KEY POINTS OF THE INVENTION

[0058] According to the present invention, the positions in which partial character strings included in a pattern appear in a text are computed at once using the results of character-by-character matching, rather than computing the positions on a partial character sting-by-partial character string basis. Consequently, the processing that would require an amount of communication of Ω(m.sup.3n) if the positions are computed on a partial character string-by-partial character string basis can be accomplished with an amount of communication of O(mn).

[0059] It would be understood that the present invention is not limited to the embodiments described above and modifications can be made without departing from the spirit of the present invention. The operations described above may be performed not only in time sequence as is written but also in parallel or individually, depending on the throughput of the devices that perform the processes or requirements.

[0060] [Program and Recording Media]

[0061] If the processing functions of the devices described in the descriptions of the above embodiments are implemented by a computer, processing of the function that each device needs to include is described in a program. The program is executed on the computer to implement the processing functions described above on the computer.

[0062] The program describing the processing can be recorded on a computer-readable recording medium. The computer-readable recording medium may be any medium such as a magnetic recording device, an optical disc, a magneto-optical recording medium, and a semiconductor memory, for example.

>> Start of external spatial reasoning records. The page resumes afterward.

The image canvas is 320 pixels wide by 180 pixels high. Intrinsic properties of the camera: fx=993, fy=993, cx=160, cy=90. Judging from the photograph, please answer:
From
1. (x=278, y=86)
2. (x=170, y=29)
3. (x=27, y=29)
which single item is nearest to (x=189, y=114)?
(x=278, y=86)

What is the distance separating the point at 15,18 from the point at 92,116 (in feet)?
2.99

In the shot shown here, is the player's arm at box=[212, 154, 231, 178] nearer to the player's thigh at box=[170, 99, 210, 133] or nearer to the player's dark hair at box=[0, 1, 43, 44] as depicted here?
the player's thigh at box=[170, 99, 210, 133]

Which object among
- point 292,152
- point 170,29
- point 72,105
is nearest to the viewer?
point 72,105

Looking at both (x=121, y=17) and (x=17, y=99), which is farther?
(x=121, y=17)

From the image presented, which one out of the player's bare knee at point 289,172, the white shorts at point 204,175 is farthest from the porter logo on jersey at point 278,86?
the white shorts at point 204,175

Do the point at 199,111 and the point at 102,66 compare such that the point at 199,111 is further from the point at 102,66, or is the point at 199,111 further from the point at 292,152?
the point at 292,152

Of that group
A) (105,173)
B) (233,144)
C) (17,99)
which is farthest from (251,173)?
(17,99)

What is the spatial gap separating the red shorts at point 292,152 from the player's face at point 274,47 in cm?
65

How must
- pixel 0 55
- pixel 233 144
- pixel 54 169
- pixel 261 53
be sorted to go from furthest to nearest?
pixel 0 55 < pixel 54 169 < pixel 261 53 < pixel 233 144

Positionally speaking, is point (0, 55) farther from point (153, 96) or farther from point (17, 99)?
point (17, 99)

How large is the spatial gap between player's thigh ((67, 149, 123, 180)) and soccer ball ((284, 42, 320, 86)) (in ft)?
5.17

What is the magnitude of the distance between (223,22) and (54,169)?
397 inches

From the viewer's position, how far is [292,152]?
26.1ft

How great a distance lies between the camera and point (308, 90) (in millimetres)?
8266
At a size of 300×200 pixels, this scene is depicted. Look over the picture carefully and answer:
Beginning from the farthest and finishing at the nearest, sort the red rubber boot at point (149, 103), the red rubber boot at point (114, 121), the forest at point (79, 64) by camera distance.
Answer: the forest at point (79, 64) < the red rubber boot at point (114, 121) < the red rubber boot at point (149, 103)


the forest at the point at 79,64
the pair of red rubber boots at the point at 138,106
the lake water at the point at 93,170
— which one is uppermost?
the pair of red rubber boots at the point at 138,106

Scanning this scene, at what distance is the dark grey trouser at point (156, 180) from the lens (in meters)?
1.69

[0063] The program may be distributed, for example, by selling, transferring, or lending portable recording media on which the program is recorded, such as DVDs or CD-ROMs. The program may be stored on a storage device of a server computer and transferred from the server computer to other computers over a network, thereby distributing the program.

[0064] A computer that executes the program first stores the program recorded on a portable recording medium or the program transferred from a server computer into a storage device of the computer. When the computer executes the processes, the computer reads the program stored in the storage device of the computer and executes the processes according to the read program. In another mode of execution of the program, the computer may read the program directly from a portable recording medium and may execute the processes according to the program or may execute the processes according to the program each time the program is transferred from the server computer to the computer. Alternatively, the processes may be executed using a so-called ASP (Application Service Provider) service in which the program is not transferred from a server computer to the computer but processing functions are implemented only by instructions to execute the program and acquisition of the results of the execution. It should be noted that the program in this mode comprises information that is made available for use in processing by an electronic computer and is equivalent to a program (such as data that is not direct commands to the computer but has the nature of defining processing performed by the computer).

[0065] While a given program is executed on a computer to configure the present device in this mode, at least part of the processes may be implemented by hardware.